[Items from a dataset]
============

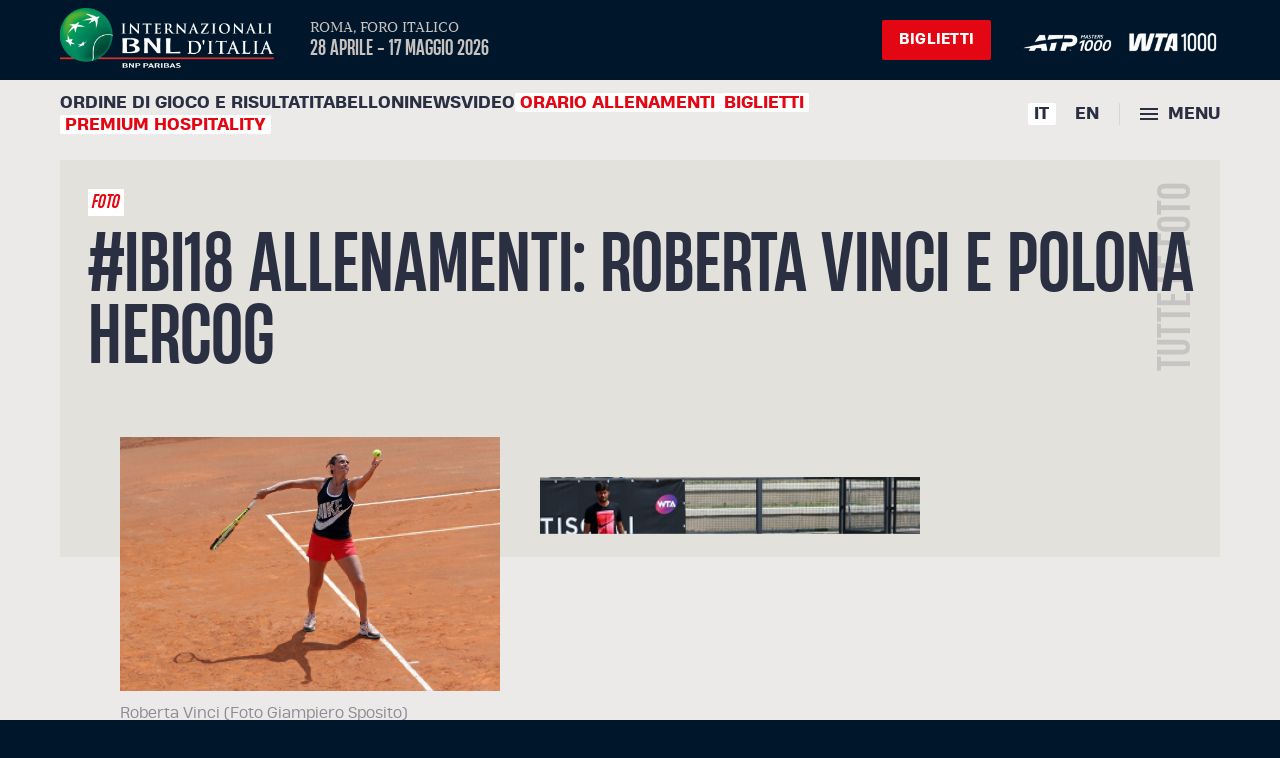

--- FILE ---
content_type: text/javascript
request_url: https://internazionalibnlditalia.com/assets/DettaglioFoto-88379178.js
body_size: 1456
content:
import{u as w}from"./apiCall-fa45a609.js";import{_ as x,b as m,c as y,e as t,u as F,r as O,S as M,A as z,G as D,x as B,L as h,a as d,j as G,F as N,f,w as V,t as C,i as H,h as W,g as q}from"./index-1c2448d1.js";import{C as P}from"./CondividiStickySide-9ab973cc.js";import{S as R}from"./SponsorList-bda68fd4.js";import{C as U}from"./CarouselSponsorWidget-bdf7579d.js";import{u as Y}from"./vue.f36acd1f-5e39cf47.js";import"./callApiSaveStore-88c68705.js";import"./swAlert-d64d60be.js";import"./callApiSaveStoreBanner-595e6388.js";import"./getWindowWidth-2efab492.js";const Z={props:{image_src:{type:String},descrizione:{type:String}}},j=["href","data-caption"],J=["src"],K=["innerHTML"];function Q(u,c,n,e,S,o){return m(),y("li",null,[t("figure",null,[t("a",{href:n.image_src,"data-fancybox":"true","data-caption":n.descrizione},[t("img",{src:n.image_src,class:"attachment-gallery size-gallery",alt:"",decoding:"async",fetchpriority:"high",sizes:"(max-width: 1000px) 100vw, 1000px"},null,8,J)],8,j),t("figcaption",{innerHTML:n.descrizione},null,8,K)])])}const X=x(Z,[["render",Q]]),$={name:"dettaglio-photo",components:{CondividiStickySide:P,SponsorList:R,CarouselSponsorWidget:U,SingolaFotoGallery:X},setup(){var g;const u=(g=window.location.pathname.match(/^\/([^\/]+)/))==null?void 0:g[1],c=F(),n=O({idGallery:localStorage.getItem("id_photo"),idSite:u,url:c.path}),e=w(z.MEDIA_GALLERY_VIEW,n,M.MEDIA_GALLERY_VIEW),{loading:S,data:o,status:E}=e,a=D(()=>o.value&&o.value.results&&o.value.results[0]?o.value.results[0]:[]);return B(a,async()=>{if(a.value&&a.value&&a.value.seo){const i=new DOMParser().parseFromString(a.value.seo,"text/html"),p=i.head,r=p.firstElementChild,v=p.lastElementChild,T=Array.from(i.querySelectorAll("meta")).map(l=>{const s={};return Array.from(l.attributes).forEach(_=>{s[_.name]=_.value}),s.name==="title"?null:s}).filter(l=>l!==null),b=Array.from(i.querySelectorAll("link")).map(l=>{const s={};return Array.from(l.attributes).forEach(_=>{s[_.name]=_.value}),s});let I="";const k=i.querySelector("title"),A=i.querySelector('meta[name="title"]');k?I=k.textContent:A&&(I=A.getAttribute("content")||""),Y({title:I,meta:T,link:b}),r&&v&&setTimeout(()=>{const l=document.createComment(" INIZIO CODICE SEO "),s=document.createComment(" FINE CODICE SEO ");r.parentNode.insertBefore(l,r),v.parentNode.insertBefore(s,v.nextSibling)},200)}}),{loading:S,payload:n,data:o,status:E,dettaglioGallery:a,LINGUE:h}},computed:{language(){var c;return((c=window.location.pathname.match(/^\/([^\/]+)/))==null?void 0:c[1])==h.ITALIANO?h.ITALIANO:h.INGLESE}}},tt={key:0,class:"container"},et={class:"single-intro has-media",id:"article-intro"},ot={class:"single-intro-spacer"},nt=t("p",{class:"article-kicker"},"Foto",-1),at={class:"article-title"},st={class:"article-summary"},it=["innerHTML"],rt={class:"article-info"},lt={class:"time"},ct={class:"single-content",id:"article-content",style:{position:"relative"}},dt={class:"single-content-main"},mt={class:"single-media rich-text"},_t={class:"gallery"};function ut(u,c,n,e,S,o){const E=d("gestione-errore"),a=d("router-link"),g=d("SingolaFotoGallery"),L=d("CondividiStickySide"),i=d("CarouselSponsorWidget"),p=d("SponsorList");return e.loading?W("",!0):(m(),y("div",tt,[e.status!=200?(m(),G(E,{key:0})):(m(),y(N,{key:1},[t("div",et,[t("div",ot,[f(a,{to:o.language==e.LINGUE.INGLESE?"/en/photo":"/it/photo",class:"crumb"},{default:V(()=>[q(C(o.language==e.LINGUE.INGLESE?"all photos":"Tutte le Foto"),1)]),_:1},8,["to"]),nt,t("h1",at,C(e.dettaglioGallery.title),1),t("div",st,[t("p",{innerHTML:e.dettaglioGallery.description},null,8,it)]),t("div",rt,[t("span",lt,C(e.dettaglioGallery.dateTimePublication),1)])])]),t("div",ct,[t("div",dt,[t("div",mt,[t("ul",_t,[(m(!0),y(N,null,H(e.dettaglioGallery.video,r=>(m(),G(g,{key:r.idImage,image_src:r.image,descrizione:r.description},null,8,["image_src","descrizione"]))),128))])])]),f(L)])],64)),f(i),f(p)]))}const At=x($,[["render",ut]]);export{At as default};


--- FILE ---
content_type: text/javascript
request_url: https://internazionalibnlditalia.com/assets/swAlert-d64d60be.js
body_size: -228
content:
import{ar as t}from"./index-1c2448d1.js";const a=(r,e)=>t.fire({html:r,icon:"error",buttonsStyling:!1,customClass:{confirmButton:"btn btn-danger border rounded"},confirmButtonText:"Chiudi",allowOutsideClick:!1}).then(o=>!0);export{a};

============

### Work request
Print the entries above exactly, taking out only the pictures.

### Finished task
--- FILE ---
content_type: text/javascript
request_url: https://internazionalibnlditalia.com/assets/DettaglioFoto-88379178.js
body_size: 1456
content:
import{u as w}from"./apiCall-fa45a609.js";import{_ as x,b as m,c as y,e as t,u as F,r as O,S as M,A as z,G as D,x as B,L as h,a as d,j as G,F as N,f,w as V,t as C,i as H,h as W,g as q}from"./index-1c2448d1.js";import{C as P}from"./CondividiStickySide-9ab973cc.js";import{S as R}from"./SponsorList-bda68fd4.js";import{C as U}from"./CarouselSponsorWidget-bdf7579d.js";import{u as Y}from"./vue.f36acd1f-5e39cf47.js";import"./callApiSaveStore-88c68705.js";import"./swAlert-d64d60be.js";import"./callApiSaveStoreBanner-595e6388.js";import"./getWindowWidth-2efab492.js";const Z={props:{image_src:{type:String},descrizione:{type:String}}},j=["href","data-caption"],J=["src"],K=["innerHTML"];function Q(u,c,n,e,S,o){return m(),y("li",null,[t("figure",null,[t("a",{href:n.image_src,"data-fancybox":"true","data-caption":n.descrizione},[t("img",{src:n.image_src,class:"attachment-gallery size-gallery",alt:"",decoding:"async",fetchpriority:"high",sizes:"(max-width: 1000px) 100vw, 1000px"},null,8,J)],8,j),t("figcaption",{innerHTML:n.descrizione},null,8,K)])])}const X=x(Z,[["render",Q]]),$={name:"dettaglio-photo",components:{CondividiStickySide:P,SponsorList:R,CarouselSponsorWidget:U,SingolaFotoGallery:X},setup(){var g;const u=(g=window.location.pathname.match(/^\/([^\/]+)/))==null?void 0:g[1],c=F(),n=O({idGallery:localStorage.getItem("id_photo"),idSite:u,url:c.path}),e=w(z.MEDIA_GALLERY_VIEW,n,M.MEDIA_GALLERY_VIEW),{loading:S,data:o,status:E}=e,a=D(()=>o.value&&o.value.results&&o.value.results[0]?o.value.results[0]:[]);return B(a,async()=>{if(a.value&&a.value&&a.value.seo){const i=new DOMParser().parseFromString(a.value.seo,"text/html"),p=i.head,r=p.firstElementChild,v=p.lastElementChild,T=Array.from(i.querySelectorAll("meta")).map(l=>{const s={};return Array.from(l.attributes).forEach(_=>{s[_.name]=_.value}),s.name==="title"?null:s}).filter(l=>l!==null),b=Array.from(i.querySelectorAll("link")).map(l=>{const s={};return Array.from(l.attributes).forEach(_=>{s[_.name]=_.value}),s});let I="";const k=i.querySelector("title"),A=i.querySelector('meta[name="title"]');k?I=k.textContent:A&&(I=A.getAttribute("content")||""),Y({title:I,meta:T,link:b}),r&&v&&setTimeout(()=>{const l=document.createComment(" INIZIO CODICE SEO "),s=document.createComment(" FINE CODICE SEO ");r.parentNode.insertBefore(l,r),v.parentNode.insertBefore(s,v.nextSibling)},200)}}),{loading:S,payload:n,data:o,status:E,dettaglioGallery:a,LINGUE:h}},computed:{language(){var c;return((c=window.location.pathname.match(/^\/([^\/]+)/))==null?void 0:c[1])==h.ITALIANO?h.ITALIANO:h.INGLESE}}},tt={key:0,class:"container"},et={class:"single-intro has-media",id:"article-intro"},ot={class:"single-intro-spacer"},nt=t("p",{class:"article-kicker"},"Foto",-1),at={class:"article-title"},st={class:"article-summary"},it=["innerHTML"],rt={class:"article-info"},lt={class:"time"},ct={class:"single-content",id:"article-content",style:{position:"relative"}},dt={class:"single-content-main"},mt={class:"single-media rich-text"},_t={class:"gallery"};function ut(u,c,n,e,S,o){const E=d("gestione-errore"),a=d("router-link"),g=d("SingolaFotoGallery"),L=d("CondividiStickySide"),i=d("CarouselSponsorWidget"),p=d("SponsorList");return e.loading?W("",!0):(m(),y("div",tt,[e.status!=200?(m(),G(E,{key:0})):(m(),y(N,{key:1},[t("div",et,[t("div",ot,[f(a,{to:o.language==e.LINGUE.INGLESE?"/en/photo":"/it/photo",class:"crumb"},{default:V(()=>[q(C(o.language==e.LINGUE.INGLESE?"all photos":"Tutte le Foto"),1)]),_:1},8,["to"]),nt,t("h1",at,C(e.dettaglioGallery.title),1),t("div",st,[t("p",{innerHTML:e.dettaglioGallery.description},null,8,it)]),t("div",rt,[t("span",lt,C(e.dettaglioGallery.dateTimePublication),1)])])]),t("div",ct,[t("div",dt,[t("div",mt,[t("ul",_t,[(m(!0),y(N,null,H(e.dettaglioGallery.video,r=>(m(),G(g,{key:r.idImage,image_src:r.image,descrizione:r.description},null,8,["image_src","descrizione"]))),128))])])]),f(L)])],64)),f(i),f(p)]))}const At=x($,[["render",ut]]);export{At as default};


--- FILE ---
content_type: text/javascript
request_url: https://internazionalibnlditalia.com/assets/swAlert-d64d60be.js
body_size: -228
content:
import{ar as t}from"./index-1c2448d1.js";const a=(r,e)=>t.fire({html:r,icon:"error",buttonsStyling:!1,customClass:{confirmButton:"btn btn-danger border rounded"},confirmButtonText:"Chiudi",allowOutsideClick:!1}).then(o=>!0);export{a};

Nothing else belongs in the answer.